Last night we were lucky enough to see a jewel of an exhibit of Alexander Calder’s work that will be on view at The Pace Gallery in New York City until December 23rd. It features works from a single, seminal year in the sculptor’s life – 1941 – that marked the start of a very new cycle of work. The disparate ideas about abstract art that Calder had formed during seven years of living in Paris seemed to coalesce; he began using them in much more complex ways. The New York Times tells the story and offers a slideshow of some of the rarely seen works, including the eight foot “Tree”, whose parts had lain dormant in different places for decades until the artist’s grandson A.S.C. Rower tracked them down and made the piece whole again.

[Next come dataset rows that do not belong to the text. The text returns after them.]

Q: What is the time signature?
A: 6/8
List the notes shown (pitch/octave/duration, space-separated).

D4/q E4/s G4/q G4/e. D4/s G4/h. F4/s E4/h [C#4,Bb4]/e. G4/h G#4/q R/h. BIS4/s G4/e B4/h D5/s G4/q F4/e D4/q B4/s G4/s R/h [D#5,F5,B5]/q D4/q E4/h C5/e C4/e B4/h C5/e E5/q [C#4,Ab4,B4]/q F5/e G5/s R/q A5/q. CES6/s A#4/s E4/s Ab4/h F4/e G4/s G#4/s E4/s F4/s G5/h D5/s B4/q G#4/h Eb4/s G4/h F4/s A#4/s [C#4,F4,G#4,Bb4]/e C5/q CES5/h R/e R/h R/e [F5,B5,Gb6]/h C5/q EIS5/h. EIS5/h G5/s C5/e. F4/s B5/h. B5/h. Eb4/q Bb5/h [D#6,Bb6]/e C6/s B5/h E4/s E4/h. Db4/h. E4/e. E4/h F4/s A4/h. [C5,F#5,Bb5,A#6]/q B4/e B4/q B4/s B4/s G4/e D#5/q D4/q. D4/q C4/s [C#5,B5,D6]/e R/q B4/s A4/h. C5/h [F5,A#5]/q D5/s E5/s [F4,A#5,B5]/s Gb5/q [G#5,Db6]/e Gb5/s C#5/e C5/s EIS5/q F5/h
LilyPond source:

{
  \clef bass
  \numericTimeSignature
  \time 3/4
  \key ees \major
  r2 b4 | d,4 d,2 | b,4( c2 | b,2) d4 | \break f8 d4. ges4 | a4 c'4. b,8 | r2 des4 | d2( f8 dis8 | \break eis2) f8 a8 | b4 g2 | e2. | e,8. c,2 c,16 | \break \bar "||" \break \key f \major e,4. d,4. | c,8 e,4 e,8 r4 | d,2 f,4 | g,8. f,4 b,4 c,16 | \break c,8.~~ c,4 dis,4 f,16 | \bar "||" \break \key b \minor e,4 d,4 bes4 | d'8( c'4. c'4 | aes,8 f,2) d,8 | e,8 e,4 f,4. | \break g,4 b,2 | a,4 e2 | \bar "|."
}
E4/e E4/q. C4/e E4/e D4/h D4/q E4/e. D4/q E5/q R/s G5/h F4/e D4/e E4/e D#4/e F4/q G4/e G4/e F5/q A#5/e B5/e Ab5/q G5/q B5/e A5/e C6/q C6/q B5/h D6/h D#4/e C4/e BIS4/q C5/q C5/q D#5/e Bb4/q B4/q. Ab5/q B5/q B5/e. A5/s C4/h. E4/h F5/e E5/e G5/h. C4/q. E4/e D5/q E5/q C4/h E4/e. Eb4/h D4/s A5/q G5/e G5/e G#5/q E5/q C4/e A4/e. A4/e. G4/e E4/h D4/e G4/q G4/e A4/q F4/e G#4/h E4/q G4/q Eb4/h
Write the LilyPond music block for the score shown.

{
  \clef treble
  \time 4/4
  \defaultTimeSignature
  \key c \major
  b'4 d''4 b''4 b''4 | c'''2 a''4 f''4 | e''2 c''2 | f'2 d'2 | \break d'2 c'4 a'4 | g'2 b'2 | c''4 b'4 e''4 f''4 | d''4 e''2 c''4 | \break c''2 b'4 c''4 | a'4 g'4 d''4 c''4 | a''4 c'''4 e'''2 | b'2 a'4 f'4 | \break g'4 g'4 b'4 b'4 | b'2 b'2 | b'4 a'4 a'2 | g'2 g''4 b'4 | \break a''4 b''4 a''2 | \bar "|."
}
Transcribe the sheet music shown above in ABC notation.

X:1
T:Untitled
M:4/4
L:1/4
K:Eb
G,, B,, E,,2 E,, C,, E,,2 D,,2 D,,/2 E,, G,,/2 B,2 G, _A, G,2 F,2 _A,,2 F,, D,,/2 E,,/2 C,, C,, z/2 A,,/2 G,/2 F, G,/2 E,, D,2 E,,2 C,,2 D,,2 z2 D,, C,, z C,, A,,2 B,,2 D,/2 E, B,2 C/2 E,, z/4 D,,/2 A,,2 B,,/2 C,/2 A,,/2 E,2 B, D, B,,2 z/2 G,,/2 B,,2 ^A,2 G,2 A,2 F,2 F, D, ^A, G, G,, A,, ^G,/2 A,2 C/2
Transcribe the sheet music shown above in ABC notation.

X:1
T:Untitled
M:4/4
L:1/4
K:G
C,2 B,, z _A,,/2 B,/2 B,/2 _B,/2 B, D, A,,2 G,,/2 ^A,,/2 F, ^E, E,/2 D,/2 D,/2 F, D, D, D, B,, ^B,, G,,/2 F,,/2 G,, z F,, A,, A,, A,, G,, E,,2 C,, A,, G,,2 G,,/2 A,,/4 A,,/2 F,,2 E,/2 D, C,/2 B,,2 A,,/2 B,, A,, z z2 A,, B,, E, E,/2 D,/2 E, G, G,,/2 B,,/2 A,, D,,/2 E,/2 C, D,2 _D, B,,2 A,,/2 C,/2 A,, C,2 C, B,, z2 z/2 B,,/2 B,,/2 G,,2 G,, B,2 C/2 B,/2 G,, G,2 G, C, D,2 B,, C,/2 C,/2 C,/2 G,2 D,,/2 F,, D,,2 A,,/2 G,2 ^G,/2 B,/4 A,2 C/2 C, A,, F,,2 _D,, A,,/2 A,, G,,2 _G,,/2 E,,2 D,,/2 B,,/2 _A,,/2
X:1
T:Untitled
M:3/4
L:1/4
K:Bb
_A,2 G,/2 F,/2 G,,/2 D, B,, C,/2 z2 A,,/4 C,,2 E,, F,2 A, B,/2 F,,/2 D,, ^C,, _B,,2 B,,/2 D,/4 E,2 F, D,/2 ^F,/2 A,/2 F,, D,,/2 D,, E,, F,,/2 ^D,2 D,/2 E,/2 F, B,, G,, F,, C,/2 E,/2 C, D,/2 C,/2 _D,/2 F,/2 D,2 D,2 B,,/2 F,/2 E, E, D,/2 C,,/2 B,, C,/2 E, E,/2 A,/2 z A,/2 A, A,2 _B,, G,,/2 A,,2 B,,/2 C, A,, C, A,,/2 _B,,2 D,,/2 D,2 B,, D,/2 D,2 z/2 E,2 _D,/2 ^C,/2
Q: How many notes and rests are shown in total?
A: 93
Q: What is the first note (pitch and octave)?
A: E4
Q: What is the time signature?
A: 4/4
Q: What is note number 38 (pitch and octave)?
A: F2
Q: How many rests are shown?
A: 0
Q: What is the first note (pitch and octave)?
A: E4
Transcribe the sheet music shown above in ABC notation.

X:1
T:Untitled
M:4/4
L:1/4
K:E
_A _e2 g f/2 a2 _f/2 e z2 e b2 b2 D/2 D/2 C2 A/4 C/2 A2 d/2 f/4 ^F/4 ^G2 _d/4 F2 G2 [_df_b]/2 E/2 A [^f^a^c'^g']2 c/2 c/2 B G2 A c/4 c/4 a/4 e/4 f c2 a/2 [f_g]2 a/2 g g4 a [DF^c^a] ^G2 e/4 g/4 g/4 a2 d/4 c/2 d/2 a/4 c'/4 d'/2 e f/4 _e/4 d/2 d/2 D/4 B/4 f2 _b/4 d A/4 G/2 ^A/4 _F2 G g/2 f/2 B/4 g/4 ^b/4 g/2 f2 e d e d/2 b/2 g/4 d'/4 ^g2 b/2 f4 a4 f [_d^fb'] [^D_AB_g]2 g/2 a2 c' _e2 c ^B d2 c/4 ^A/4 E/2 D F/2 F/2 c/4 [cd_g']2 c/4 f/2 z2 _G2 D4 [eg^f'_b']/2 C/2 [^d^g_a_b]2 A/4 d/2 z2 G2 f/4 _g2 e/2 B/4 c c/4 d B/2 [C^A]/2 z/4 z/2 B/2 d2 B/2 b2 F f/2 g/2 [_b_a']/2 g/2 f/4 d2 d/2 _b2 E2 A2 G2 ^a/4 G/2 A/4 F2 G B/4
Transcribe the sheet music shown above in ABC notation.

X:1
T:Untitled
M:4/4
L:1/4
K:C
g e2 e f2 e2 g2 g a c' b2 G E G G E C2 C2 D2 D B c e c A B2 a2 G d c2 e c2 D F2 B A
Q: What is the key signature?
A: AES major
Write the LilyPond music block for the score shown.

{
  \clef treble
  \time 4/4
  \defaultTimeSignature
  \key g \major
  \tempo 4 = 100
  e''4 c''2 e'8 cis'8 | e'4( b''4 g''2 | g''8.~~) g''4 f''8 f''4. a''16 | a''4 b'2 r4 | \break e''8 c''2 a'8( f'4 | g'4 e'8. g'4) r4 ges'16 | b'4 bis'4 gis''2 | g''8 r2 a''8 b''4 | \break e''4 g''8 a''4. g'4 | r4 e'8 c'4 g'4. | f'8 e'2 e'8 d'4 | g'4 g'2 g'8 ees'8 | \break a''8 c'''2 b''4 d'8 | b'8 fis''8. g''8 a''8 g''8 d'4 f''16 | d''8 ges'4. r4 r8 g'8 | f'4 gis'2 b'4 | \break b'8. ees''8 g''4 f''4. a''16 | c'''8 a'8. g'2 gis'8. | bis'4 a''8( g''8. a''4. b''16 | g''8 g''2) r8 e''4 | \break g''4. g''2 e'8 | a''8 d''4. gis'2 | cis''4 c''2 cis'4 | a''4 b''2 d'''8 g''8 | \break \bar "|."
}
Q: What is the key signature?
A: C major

But what interested us most in the Times story is the constraints that particular year seem to have imposed upon Calder, pushing him into a new visual vocabulary as he worked with the materials at hand:
“Because of what happened at Pearl Harbor on Dec. 7, 1941, the year also ended up becoming the end, in a sense, of Calder’s first classic period of abstraction. Soon, shortages in aluminum, the primary metal he worked with, led him to a greater use of wood and bronze for several years and to the more delicate, spidery sculptures he called constellations, made from small pieces of wood linked by wires.”
The delicate, incredibly beautiful spidery/feathery sculptures were partly the result of Calder NOT having his usual materials to work with, a wondrous example of the value of constraints to push us into new territory.